Pleurothallis pellucida is native to Ecuador where it grows it scrub forest at around 3000m where it will experience cool misty conditions. We find that the species is a rewarding and straight forward species is kept well watered and shaded in the summer. The species in notable for its elegant stems and leaves to about 40cm that each winter develop long slender spikes of up to 50 closely packed 3mm flowers. The species is named for its ‘transparent’ flowers but they do have a delicate yellow to them and they contrast well against the dark green leaves.
Regulars will note that we have a number of taller pleutothallis species similar to this Pleurothallis that we find rewarding, free flowering and an great addition to our collection. It has been interesting talking to orchid growers, at shows, from warmer climates than the UK (growers from Italy, Spain, Borneo) who are rather envious of the ease with which we can grow these cool mountain orchids in the UK – Remember that when you go for a walk in the freezing weather today!
The world will be pleased to know that the orchid science and propagation skills developed with the orchid project are being put to good use as I lead the Mass Testing programme at Mendip Studio School – Stay safe and keep negative 🙂
No diverse week of orchids would be complete without a bulbophyllum and this species is a real crowd pleaser.
Bulbophyllum stormii is native to Malaysia and is found from 1000-2000m altitude and we find that it enjoys warm shady conditions in our Warm Asia section (min 17C)
Flowers are 4cm across and very large relative to the size of the plant with its single 2cm leaves and tiny pseudobulbs. We grow the species mounted and it scrambles around forming a mat or ball of plant over time. This species is attractive when not in flower because of the grey green soft leaves.
We showed how we mount plants like this in a previous post here if you are interested.
England enters a new full lockdown today but our orchids seem oblivious and rather than hiding away are flamboyantly showing off their flowers – a real tonic in tough times. Saying that, todays orchid is grown more for its attractive leaves than its flowers.

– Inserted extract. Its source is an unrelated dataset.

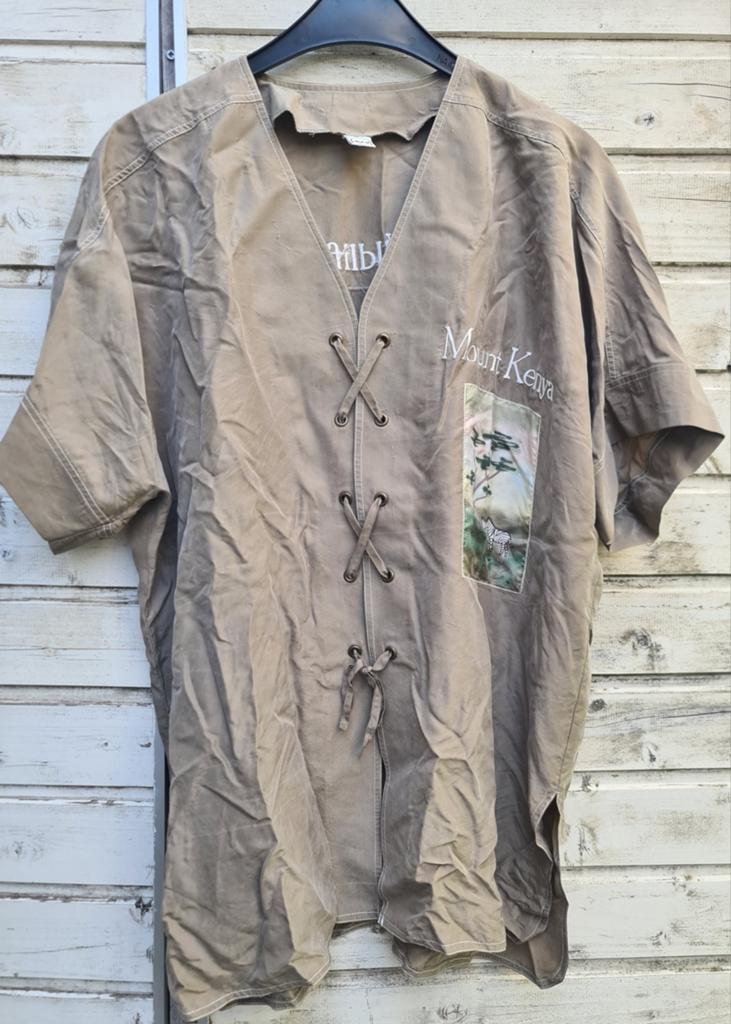 TRU zijden blouse maat 38 oversized nieuwstaat, Ophalen of Verzenden, Zo goed als nieuw, Maat 38/40 (M)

Most of the orchids we grow at school are epiphytes (grow on trees) but this Jewel orchid is a terrestrial (grows in the ground) and is quite commonly available. Jewel orchids include a large number of terrestrial orchids prized for their patterned leaves although several, like this species, have attractive flowers too.
Ludisia discolor is native to evergreen lowland forests across South East Asia and is reported from 70-1100m in shaded damp situations in leaf litter (growing in the ground often does not mean growing in soil). As a result plants prefer warm shaded conditions and plenty of water. We have seen advice to grow plants in potting compost but we use our standard bark mix with a little sphagnum moss. The secret to good growth is finding a really dark spot and for our plants this is on a north facing wall where plants get virtually no direct sunlight at all.
Several jewel orchids are threatened by unsustainable collection for horticulture so sources should be checked carefully but Ludisia discolor is very easy from seed in the lab and plants in cultivation in the uk are seed raised.
We have another Cattleya today but unlike yesterday’s miniature Cattleya percivaliana is a large and flamboyant species
Many of the uni-foliate (one leaved) Cattleya species look superficially similar but we find that one of the clearest distinctions is flowering time, and this species always flowers at the turning of the year. C. percivaliana is also identifiable by the single sheath, the short (15cm) flattened pseudobulbs, and by the unusual rather deep and markings on the lip.
Cattleya percivaliana is endemic to Venezuela where it is found as an epiphyte and on rocks from 1400-2000m altitude in good light. We grow the species in Warm Americas and hang plants in baskets above the door where plants produce copious roots that hang down from the basket.
This species was the feature on day 1 of 365 days of orchids and 1470 days later it looks equally sumptuous.